If I could find bedding, I would know what towels and sheets, and artwork and bed frame and dresser, etc. But I can’t find that piece of inspiration, so I am just stuck waddling through stores with my huge baby bump and three kids in tow-  which might actually be why I can’t find stuff?


Spare Socks.

I took the kids to the mall after school to do some shopping.  James did the school run while I was at the OBGYN. He met me at the mall and gave me the kids while he went back to work.  We hadn’t planned on this, and he didn’t realise Evan only had one sock on and no shoes. 

I found a random sock in my handbag (#thisismotherhood) and put him in the pram. He needed new shoes anyway, so we went and bought some. I couldn’t believe I showed up to the shoe stores with his mix-matched socks and no shoes.

At least I didn’t need to tell them what I came into the store for.

I just pointed.

Then at dinner, in keeping with the theme, Meredith poured chocolate milk all over her. Of course, I had no spare clothes with me. Apparently, I only keep spare socks. Scarlett desperately needs shoes, so little sister went shirtless into Nordstrom- looking very white trash.

At least Evan had shoes by this point.

I planned on buying Meredith an outfit, but ironically, I couldn’t decide on one. We celebrated when we found shoes that fit my wide-foot eldest daughter- which is almost impossible to find. In FOUR hours,  I bought 2 pairs of shoes and got cutting boards.

I didn’t get the cutlery, bed linens, towels, or storage dishes I had as my targets for the day. But, Overall? It was a success. We laughed so hard at Meredith’s chubby belly hanging out and Evan in one girl sock and Scarlett cramming her foot into tiny shoes like Cinderella’s stepsisters.

We will probably be borrowing some folding chairs until I can commit to something more permanent- and an air mattress- and spare sheets, towels, and a toilet brush cleaner.
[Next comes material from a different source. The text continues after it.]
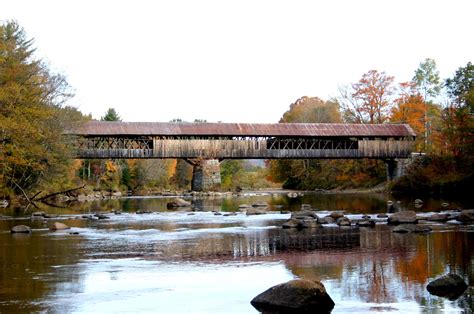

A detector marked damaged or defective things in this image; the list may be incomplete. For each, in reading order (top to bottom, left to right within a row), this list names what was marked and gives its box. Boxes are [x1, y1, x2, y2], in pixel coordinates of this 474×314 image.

rusty metal roof [68, 121, 416, 137]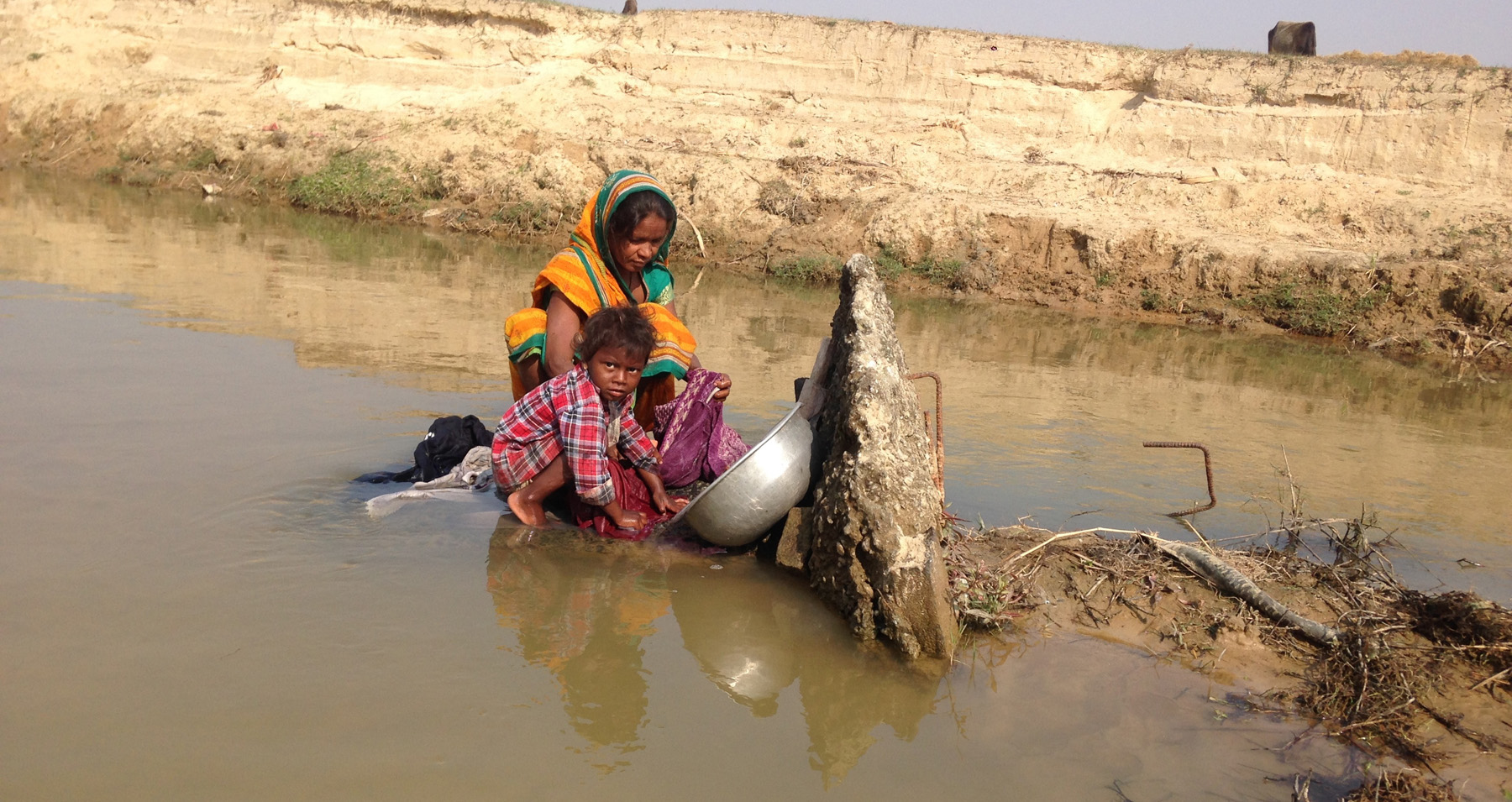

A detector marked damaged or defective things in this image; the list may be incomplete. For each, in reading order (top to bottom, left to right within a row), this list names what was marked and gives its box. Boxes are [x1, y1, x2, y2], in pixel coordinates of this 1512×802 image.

rusty rebar [907, 370, 943, 495]
rusty rebar [1142, 443, 1215, 516]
I’m only partially kidding.

I spent about thirty minutes looking at toilet brushes. How many do I need? What material- stainless steel,  glass or plastic? Budget or high-end? One has a plunger attached. Do we need a plunger? Do I get one for every toilet or just one? Should they all be the same? Oh cute. A matching soap dispenser. What soap dispenser do I want?

You see? It’s nuts-

Empty House. Full Life.

A huge shoutout to our dear friends, Allison & Steven, who kept all 3 of our kids plus their 3 overnight so we could get some of this stuff done. A man commented that James and I looked so in love on our evening sans little people.

We are in love.  I can’t decide on a toilet brush holder, furniture, linens, or a name for the baby, but I have decided that I love the man I married and the kids we made together.

So who cares if our house is empty?

And as long as I don’t own a toilet brush, I can’t clean it.